Kuria’s pronouncement sparked uproar among political and religious leaders, who are opposed to importation of GM maize.
“We are contemplating moving to court to challenge the move if the government fails to stop the importation,” National Assembly Minority Leader Opiyo Wandayi said yesterday.
However, Kangema MP Peter Irungu differed with GM imports critics, saying the issue of GMOs had been taken out of context. He said there was no evidence to show that GMO foods are harmful. He accused civil society groups of using the debate for selfish interests.“People in this country feed on genetically modified foods in restaurants and no one questions this.
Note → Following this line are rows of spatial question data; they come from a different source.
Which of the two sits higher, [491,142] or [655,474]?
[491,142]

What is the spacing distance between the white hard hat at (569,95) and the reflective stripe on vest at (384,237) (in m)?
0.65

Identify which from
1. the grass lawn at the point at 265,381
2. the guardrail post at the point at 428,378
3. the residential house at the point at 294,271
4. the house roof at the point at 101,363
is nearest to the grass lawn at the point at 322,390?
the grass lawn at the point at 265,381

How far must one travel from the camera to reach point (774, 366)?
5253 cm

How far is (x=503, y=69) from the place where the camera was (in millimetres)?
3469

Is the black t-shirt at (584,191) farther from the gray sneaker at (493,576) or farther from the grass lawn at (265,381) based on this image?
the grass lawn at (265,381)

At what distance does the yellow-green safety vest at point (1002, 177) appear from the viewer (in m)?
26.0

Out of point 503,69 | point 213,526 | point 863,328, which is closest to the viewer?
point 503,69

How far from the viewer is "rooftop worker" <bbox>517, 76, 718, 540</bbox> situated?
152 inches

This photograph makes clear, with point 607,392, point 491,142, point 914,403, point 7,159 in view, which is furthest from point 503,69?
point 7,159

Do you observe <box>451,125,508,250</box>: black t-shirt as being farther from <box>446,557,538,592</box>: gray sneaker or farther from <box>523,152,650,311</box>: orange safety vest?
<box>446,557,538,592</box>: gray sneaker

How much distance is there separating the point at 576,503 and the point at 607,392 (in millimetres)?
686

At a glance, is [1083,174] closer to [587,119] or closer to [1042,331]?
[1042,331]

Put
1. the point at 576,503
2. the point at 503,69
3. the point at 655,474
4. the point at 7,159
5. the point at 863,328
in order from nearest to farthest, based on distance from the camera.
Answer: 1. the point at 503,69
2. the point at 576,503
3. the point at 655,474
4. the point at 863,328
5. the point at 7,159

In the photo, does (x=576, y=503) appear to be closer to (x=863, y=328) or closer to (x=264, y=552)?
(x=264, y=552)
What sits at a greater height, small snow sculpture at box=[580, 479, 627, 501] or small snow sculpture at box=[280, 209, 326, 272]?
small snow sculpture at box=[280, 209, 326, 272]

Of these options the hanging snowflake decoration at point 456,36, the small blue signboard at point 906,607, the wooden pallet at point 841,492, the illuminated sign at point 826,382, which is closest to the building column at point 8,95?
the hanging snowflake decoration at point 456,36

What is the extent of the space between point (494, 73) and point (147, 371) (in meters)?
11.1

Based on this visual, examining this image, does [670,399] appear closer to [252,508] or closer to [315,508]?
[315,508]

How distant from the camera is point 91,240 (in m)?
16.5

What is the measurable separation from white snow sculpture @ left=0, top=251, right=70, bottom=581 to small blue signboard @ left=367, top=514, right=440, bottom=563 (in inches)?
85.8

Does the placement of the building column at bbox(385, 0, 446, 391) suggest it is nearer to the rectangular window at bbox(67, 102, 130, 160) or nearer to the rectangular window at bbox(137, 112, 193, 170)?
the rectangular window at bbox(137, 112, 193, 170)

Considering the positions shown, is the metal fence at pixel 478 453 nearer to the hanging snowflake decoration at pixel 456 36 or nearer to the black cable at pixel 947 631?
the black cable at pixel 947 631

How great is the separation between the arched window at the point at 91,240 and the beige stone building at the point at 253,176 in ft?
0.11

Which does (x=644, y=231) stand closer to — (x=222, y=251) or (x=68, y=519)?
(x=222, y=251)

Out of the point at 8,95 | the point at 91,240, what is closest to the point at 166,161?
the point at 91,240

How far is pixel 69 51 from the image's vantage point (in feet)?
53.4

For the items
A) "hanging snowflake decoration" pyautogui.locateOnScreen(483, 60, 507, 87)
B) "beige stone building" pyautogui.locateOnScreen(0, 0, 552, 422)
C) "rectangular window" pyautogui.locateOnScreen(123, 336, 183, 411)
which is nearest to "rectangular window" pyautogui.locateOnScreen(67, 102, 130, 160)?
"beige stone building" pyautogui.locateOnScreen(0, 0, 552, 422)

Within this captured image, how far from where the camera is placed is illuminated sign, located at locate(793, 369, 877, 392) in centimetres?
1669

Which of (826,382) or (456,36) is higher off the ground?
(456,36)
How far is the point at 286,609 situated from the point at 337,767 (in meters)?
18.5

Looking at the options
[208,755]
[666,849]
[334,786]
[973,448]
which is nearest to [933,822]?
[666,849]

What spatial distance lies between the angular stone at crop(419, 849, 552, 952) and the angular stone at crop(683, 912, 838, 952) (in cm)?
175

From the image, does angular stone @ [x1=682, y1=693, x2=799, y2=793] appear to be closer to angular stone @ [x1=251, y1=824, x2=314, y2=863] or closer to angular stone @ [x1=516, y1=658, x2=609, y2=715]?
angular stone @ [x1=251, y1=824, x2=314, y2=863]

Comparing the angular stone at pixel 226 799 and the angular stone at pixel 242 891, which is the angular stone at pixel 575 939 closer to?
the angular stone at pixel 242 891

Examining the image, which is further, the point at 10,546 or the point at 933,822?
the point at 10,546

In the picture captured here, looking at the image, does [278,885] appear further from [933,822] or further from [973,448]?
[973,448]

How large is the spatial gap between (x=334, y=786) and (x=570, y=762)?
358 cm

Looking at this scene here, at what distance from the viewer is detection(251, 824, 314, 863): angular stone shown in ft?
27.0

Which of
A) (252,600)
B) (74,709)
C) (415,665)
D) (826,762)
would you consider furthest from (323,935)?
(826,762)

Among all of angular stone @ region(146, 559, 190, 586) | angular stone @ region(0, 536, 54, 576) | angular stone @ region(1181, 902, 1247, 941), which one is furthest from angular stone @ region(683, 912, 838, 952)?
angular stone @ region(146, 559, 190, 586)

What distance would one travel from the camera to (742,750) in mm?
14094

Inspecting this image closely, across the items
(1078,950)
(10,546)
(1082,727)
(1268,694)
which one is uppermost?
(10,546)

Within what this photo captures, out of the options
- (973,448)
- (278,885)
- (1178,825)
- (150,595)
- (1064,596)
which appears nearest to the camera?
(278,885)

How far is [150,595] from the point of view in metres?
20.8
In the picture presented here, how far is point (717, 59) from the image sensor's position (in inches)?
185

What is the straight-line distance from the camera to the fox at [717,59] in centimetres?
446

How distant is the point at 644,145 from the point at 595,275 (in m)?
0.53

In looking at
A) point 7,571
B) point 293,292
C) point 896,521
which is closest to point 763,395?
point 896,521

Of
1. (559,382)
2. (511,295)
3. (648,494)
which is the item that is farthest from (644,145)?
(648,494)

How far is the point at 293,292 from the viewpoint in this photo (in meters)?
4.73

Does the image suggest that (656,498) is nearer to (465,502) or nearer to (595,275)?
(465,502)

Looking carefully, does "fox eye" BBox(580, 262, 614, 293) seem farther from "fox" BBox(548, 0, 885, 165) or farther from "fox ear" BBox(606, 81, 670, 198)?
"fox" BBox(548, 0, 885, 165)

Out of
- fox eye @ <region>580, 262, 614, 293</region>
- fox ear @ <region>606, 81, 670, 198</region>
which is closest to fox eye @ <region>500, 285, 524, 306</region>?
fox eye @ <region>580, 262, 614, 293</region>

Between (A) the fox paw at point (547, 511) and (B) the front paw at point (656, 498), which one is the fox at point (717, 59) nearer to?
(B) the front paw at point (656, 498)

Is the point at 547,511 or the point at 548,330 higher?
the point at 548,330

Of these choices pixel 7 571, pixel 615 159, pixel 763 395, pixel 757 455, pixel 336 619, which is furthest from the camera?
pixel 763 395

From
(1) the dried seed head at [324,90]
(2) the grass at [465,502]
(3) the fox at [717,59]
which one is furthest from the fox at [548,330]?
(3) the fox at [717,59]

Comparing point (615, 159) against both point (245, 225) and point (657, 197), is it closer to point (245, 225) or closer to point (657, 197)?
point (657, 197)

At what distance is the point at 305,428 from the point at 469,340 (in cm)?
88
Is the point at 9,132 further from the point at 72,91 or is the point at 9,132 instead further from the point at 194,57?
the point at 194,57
Why pick on maize?” Irungu asked.
Earlier in the day, over 30 MPs from Western and North Rift regions accused President William Ruto’s government of making unilateral decisions that will have adverse effects on farmers who depend on the commodity for a living.
Addressing separate press conferences, the MPs told the committees of Agriculture and Trade to immediately summon both trade Kuria and Linturi to explain how they arrived at the said decision.
They said it was unacceptable that despite a Kenya Gazette notice not being published on the same, and Cabinet not approving the same already, a ship carrying maize had docked at the port of Mombasa.
About 20 MPs from North Rift said Kuria’s decision to allow duty free importation will undermine the intention of guaranteed minimum returns to farmers whose plight Kuria championed when he was Gatundu South MP.
They, too, threatened to go to court to seek an injunction stopping the planned importation unless the government rescinds its decision.
“We are aware that there are plans by the Ministry of Trade to import 10 million bags of duty-free maize while this is the season of maize harvesting in major parts of the country. As MPs from maize growing regions, we seek to know why ships are already docking in Mombasa port without the laid down legal procedures in place,” said Nandi Senator Samson Cherargei.
“It seems that there is a deliberate move to continue killing maize farming in the country as was seen in the previous regime where even the sugar sector and other farming sectors were killed.”
Cost of production
The MPs’ sentiments came just a day after Kuria appeared to drop his hardline stand on the importation of GM maize. The CS instead said the government would take the lead in mopping up maize from farmers who have already harvested their grains.
Kuria, in a statement posted on his Facebook, asked farmers to release about 52 million bags of maize to millers to avert importation. Of the 52 million, he said, farmers are sitting on 20 million bags even as they wait to harvest another 35 million bags in a fortnight.
Last month, the government set the stage for the importation and use of GMOs when President Ruto said the move had become necessary after considering many factors, including expert opinion and technical reports on the adoption of biotechnology.
Yesterday, Cherargei who read the statement on behalf of North Rift politicians, said farmers expect to harvest about 42 million bags of maize despite the high cost of farm inputs such as fertilizer — which they bought at Sh7,000 at the start of the season — and the high cost of fuel, which had raised the cost of ploughing. The cost of fertiliser was reduced to Sh3,600 in September.
Kimilili MP Didmus Barasa said legislators would not allow the government to take advantage of maize farmers. “It seems there is a deliberate move to continue killing maize farming in the country.”
Sabatia MP Clement Sloya demanded that the government stops the immediate importation of the maize until all the thorny issues have been addressed.
“Importation of maize will mean demeaning the local farmer who forms part of the bottom-up economic model of our administration. The President should not agree to overlook the plight of farmers and allow the importation of maize which is more expensive,” he said.